TASK REQUIREMENTS —
1. According to the summary of the clustering-based ground motion selection study, why do traditional approaches to estimating structural fragilities carry a high computational cost?
2. Proceed with the summary of the clustering-based ground motion selection study from the point at which it stops.

TEXT SEGMENT —
Engineering and Technology
Clustering-based adaptive ground motion selection algorithm for efficient estimation of structural fragilities
T. Kim, O. Kwon, et al.
The study addresses the performance-based earthquake engineering challenge of estimating structural fragilities when ground motions and nonlinear structural responses are highly uncertain and variable record-to-record. Traditional approaches require many nonlinear time-history analyses, causing high computational cost. Prior simplifications (e.g., using SDOF-based proxies or modal pushover) can miss higher-mode effects and complex hysteresis. The research question is whether a smaller, adaptively chosen subset of records can reproduce the fragility obtained from an entire ground motion set representing site hazard. The paper proposes an algorithm that identifies ground-motion features most influential to seismic demand and uses hierarchical clustering and adaptive selection to efficiently estimate fragility without sacrificing accuracy.

ENTRIES PROVIDED —
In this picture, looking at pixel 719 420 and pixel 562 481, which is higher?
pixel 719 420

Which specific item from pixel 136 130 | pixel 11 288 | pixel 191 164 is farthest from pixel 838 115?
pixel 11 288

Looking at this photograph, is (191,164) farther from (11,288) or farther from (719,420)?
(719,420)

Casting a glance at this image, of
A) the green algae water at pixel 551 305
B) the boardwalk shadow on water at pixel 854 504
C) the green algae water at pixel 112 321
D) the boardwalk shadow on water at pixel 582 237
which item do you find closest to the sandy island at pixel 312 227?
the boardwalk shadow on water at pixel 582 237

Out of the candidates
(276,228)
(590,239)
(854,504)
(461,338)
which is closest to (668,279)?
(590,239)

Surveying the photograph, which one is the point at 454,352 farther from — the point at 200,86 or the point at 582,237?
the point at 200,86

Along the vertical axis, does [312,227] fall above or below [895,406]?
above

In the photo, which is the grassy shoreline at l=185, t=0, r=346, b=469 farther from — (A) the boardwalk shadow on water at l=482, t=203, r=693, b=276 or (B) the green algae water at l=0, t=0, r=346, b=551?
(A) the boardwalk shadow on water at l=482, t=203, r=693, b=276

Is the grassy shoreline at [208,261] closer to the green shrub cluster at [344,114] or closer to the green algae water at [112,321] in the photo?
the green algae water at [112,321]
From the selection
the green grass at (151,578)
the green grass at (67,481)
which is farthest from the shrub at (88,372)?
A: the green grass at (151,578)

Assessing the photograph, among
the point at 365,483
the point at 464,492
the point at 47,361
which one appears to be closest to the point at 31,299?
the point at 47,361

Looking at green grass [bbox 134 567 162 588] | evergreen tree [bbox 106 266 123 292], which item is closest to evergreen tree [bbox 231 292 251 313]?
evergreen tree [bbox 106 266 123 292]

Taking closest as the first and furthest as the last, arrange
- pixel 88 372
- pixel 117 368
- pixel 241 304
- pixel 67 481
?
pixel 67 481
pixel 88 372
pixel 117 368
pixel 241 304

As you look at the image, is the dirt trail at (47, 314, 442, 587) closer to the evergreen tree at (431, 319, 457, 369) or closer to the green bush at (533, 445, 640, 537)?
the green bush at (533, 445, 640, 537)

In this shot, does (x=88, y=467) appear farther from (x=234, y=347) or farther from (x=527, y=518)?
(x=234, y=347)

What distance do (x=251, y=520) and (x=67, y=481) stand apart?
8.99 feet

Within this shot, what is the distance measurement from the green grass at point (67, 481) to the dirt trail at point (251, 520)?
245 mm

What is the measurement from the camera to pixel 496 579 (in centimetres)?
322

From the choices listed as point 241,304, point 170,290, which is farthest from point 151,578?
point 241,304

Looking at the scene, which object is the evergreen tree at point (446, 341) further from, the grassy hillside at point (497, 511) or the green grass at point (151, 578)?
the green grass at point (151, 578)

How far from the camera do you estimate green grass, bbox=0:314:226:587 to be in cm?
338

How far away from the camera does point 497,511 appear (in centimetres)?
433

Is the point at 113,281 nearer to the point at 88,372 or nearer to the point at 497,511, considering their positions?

REPLIES —
1. Traditional approaches carry a high computational cost because they require many nonlinear time-history analyses.

2.
Within the PBEE framework, fragility is the conditional failure probability given an IM. Numerous ground motion selection and scaling procedures exist (e.g., spectrum-compatible and conditional spectrum methods), but still often require large record sets. Incremental Dynamic Analysis (IDA) is a common tool for demand estimation. Alternative efficient approaches include using SDOF idealizations and empirical equations (e.g., Vamvatsikos and Cornell), or modal pushover methods, but these may neglect higher-mode and complex hysteretic behaviors. Fragility estimation can be performed by second-moment methods (assuming lognormal distribution of IM at limit-state) or by regression-based cloud analysis using the full IM–EDP dataset. The literature indicates that selection procedures based on single IMs may not capture near-collapse nonlinear behavior, motivating multi-feature characterizations of ground motions and data-driven feature selection (e.g., Lasso) combined with clustering.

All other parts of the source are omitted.